Matt Levinson 12 Mar 2025 19:33 UTC

2 points

I’ve been leveraging your code to speed up implementation of my own new formulation of neuron masks. I noticed a bug:

def running_mean_tensor(old_mean, new_value, n):
    return old_mean + (new_value - old_mean) / n

def get_sae_means(mean_tokens, total_batches, batch_size, per_token_mask=False):
    for sae in saes:
        sae.mean_ablation = torch.zeros(sae.cfg.d_sae).float().to(device)

    with tqdm(total=total_batches*batch_size, desc="Mean Accum Progress") as pbar:
        for i in range(total_batches):
            for j in range(batch_size):
                with torch.no_grad():
                    _ = model.run_with_hooks(
                        mean_tokens[i, j],
                        return_type="logits",
                        fwd_hooks=build_hooks_list(mean_tokens[i, j], cache_sae_activations=True)
                        )
                    for sae in saes:
                        sae.mean_ablation = running_mean_tensor(sae.mean_ablation, sae.feature_acts, i+1)
                    cleanup_cuda()
                pbar.update(1)

            if i >= total_batches:
                break

get_sae_means(corr_tokens, 40, 16)

The running mean calculation is only correct if n is the total number of samples so far.
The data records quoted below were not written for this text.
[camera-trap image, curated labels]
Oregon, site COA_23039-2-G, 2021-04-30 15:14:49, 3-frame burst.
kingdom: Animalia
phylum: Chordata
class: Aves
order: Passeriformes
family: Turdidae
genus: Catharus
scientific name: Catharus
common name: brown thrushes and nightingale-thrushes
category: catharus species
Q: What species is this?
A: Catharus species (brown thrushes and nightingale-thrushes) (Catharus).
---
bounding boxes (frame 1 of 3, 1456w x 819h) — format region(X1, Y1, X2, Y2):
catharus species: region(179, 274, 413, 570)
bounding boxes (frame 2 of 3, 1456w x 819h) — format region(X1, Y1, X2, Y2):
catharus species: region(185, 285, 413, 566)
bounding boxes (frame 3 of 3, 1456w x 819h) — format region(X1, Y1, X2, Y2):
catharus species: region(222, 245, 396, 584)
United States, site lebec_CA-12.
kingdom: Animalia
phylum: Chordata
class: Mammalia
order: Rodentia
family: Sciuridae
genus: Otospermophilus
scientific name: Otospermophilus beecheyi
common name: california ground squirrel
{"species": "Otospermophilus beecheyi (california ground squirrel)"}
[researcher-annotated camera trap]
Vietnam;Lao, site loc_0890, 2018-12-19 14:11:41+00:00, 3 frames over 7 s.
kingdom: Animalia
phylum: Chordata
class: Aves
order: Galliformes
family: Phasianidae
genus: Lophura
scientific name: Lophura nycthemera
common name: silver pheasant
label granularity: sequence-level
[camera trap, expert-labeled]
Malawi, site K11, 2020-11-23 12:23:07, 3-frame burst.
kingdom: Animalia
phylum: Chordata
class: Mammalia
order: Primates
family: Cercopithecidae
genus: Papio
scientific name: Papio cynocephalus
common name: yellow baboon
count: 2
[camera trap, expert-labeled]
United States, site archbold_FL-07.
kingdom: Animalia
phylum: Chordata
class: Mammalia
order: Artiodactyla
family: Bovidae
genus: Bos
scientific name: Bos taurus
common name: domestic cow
But i+1 is the 1-indexed batch number we’re on. That value should be i * batch_size + j + 1. I ran a little test. Below is a histogram from 1k runs of taking 104 random normal samples with batch_size=8, and then comparing the different between the true mean and the final running mean as calculated by the running_mean_tensor function. It looks like the expected difference is zero but with a fairly large variance. Def larger than standard error of the mean estimate, which is ~1/10 (= standard_normal_sdev / sqrt(n) =~ ¹⁄₁₀). Not sure how much it affects accuracy of estimates to add a random error to the logit diffs.